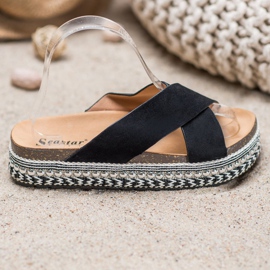Seastar Pantoufles confortables sur la plate-forme le noir 4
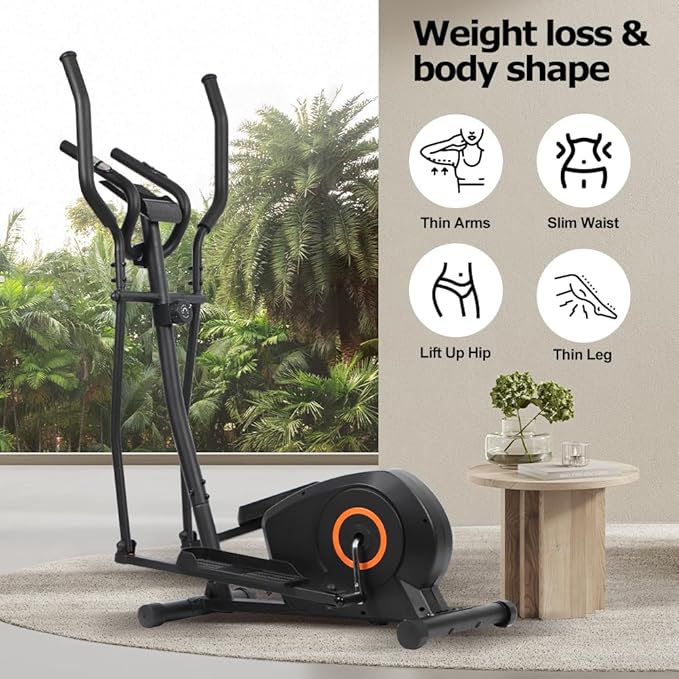 Panana Magnetic Elliptical Machine Quiet Smooth Stepping Elliptical Trainer Exercise Equipment w/ 8 Levels Adjustable Resistance,Wheels,Flywheel,LCD Monitor Pulse Sensor,Ipad Holder Home Gym Office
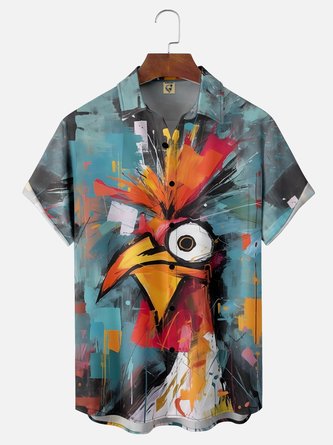 Abstract Rooster Chest Pocket Hawaiian Shirt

Task brief ->
An exact transcription of the data above is needed, without the pictures.

Exercise response ->
Seastar Pantoufles confortables sur la plate-forme le noir 4
 Panana Magnetic Elliptical Machine Quiet Smooth Stepping Elliptical Trainer Exercise Equipment w/ 8 Levels Adjustable Resistance,Wheels,Flywheel,LCD Monitor Pulse Sensor,Ipad Holder Home Gym Office
 Abstract Rooster Chest Pocket Hawaiian Shirt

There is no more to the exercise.